Better.com CEO fires 900 employees for Zoom: “If you’re on this video call, you’re fired”

Vishal Garg broke the news to those laid off a week after the company completed a $ 750 million investment round.

It happened last Wednesday and since then the video with the moment has gone viral. Vishal Garg, CEO of US fintech Better.com summoned nine hundred of his employees to a video call on Zoom. The reason? Announce that you had decided to fire them and that the dismissal was effective immediately.

In the video call, short as you might imagine, the CEO of Better.com addresses his employees by resorting to the platitudes in these types of situations. Informs them that the market has changed, that they have to move with him to progress, fulfill the mission of the company and that does not bring you good news.

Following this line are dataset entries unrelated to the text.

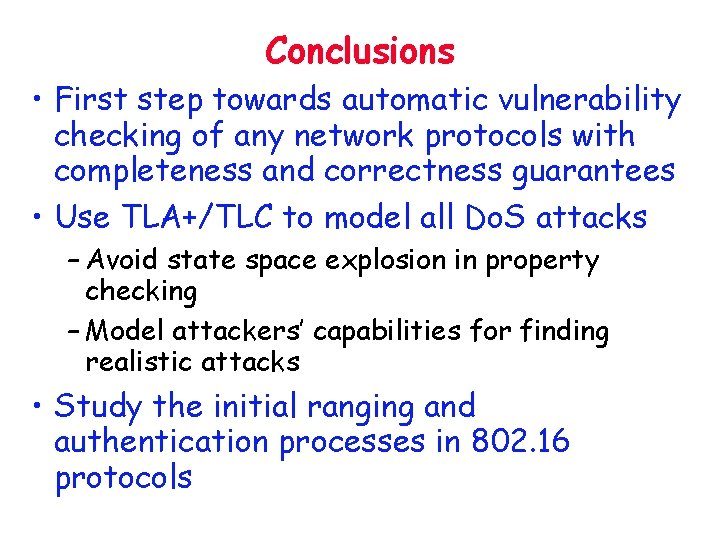 Conclusions

• First step towards automatic vulnerability checking of any network protocols with completeness and correctness guarantees

• Use TLA+/TLC to model all DoS attacks

– Avoid state space explosion in property checking

– Model attackers' capabilities for finding realistic attacks

• Study the initial ranging and authentication processes in 802.16 protocols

“This is the second time in my career that I have to do this and I don’t want to do it. The last time I did it I cried, I hope I am stronger this time. We are laying off 15% of the company for several reasons: the market, efficiency, performance and productivity. If you are on this call, you are part of the unfortunate group that is being fired. Your work here is done, ”Garg told his former employees. Following the CEO’s announcement, the company reduced the percentage of laid-off employees to 9%.

It should be noted that Better.com is a financial technology focused on the mortgage market. A week before the massive layoff via Zoom, the company closed a round of financing of 750 million dollars and expected to go public with a valuation of $ 7.7 billion after obtaining the support of Softbank, according to Daily Mail.

The CEO of Better.com is a controversial executive who has been accused on several occasions of behavioral “erratic”, As reported by Forbes and Fortune media. He has also been in a legal battle since 2013 with his former partner Raza Khan who accuses him of having appropriated three million dollars from the company that he transferred to his private accounts.

Following last week’s controversy, Garg has not been silent about his decision. He published an anonymous message on the professional network Blind, whose authorship was recognized by Fortune, in which he argued that “Do you know that at least 250 of the people fired worked an average of 2 hours a day while logging more than 8 hours a day in the payroll system? They were robbing you and robbing our customers who pay the bills that pay our bills. Find out.”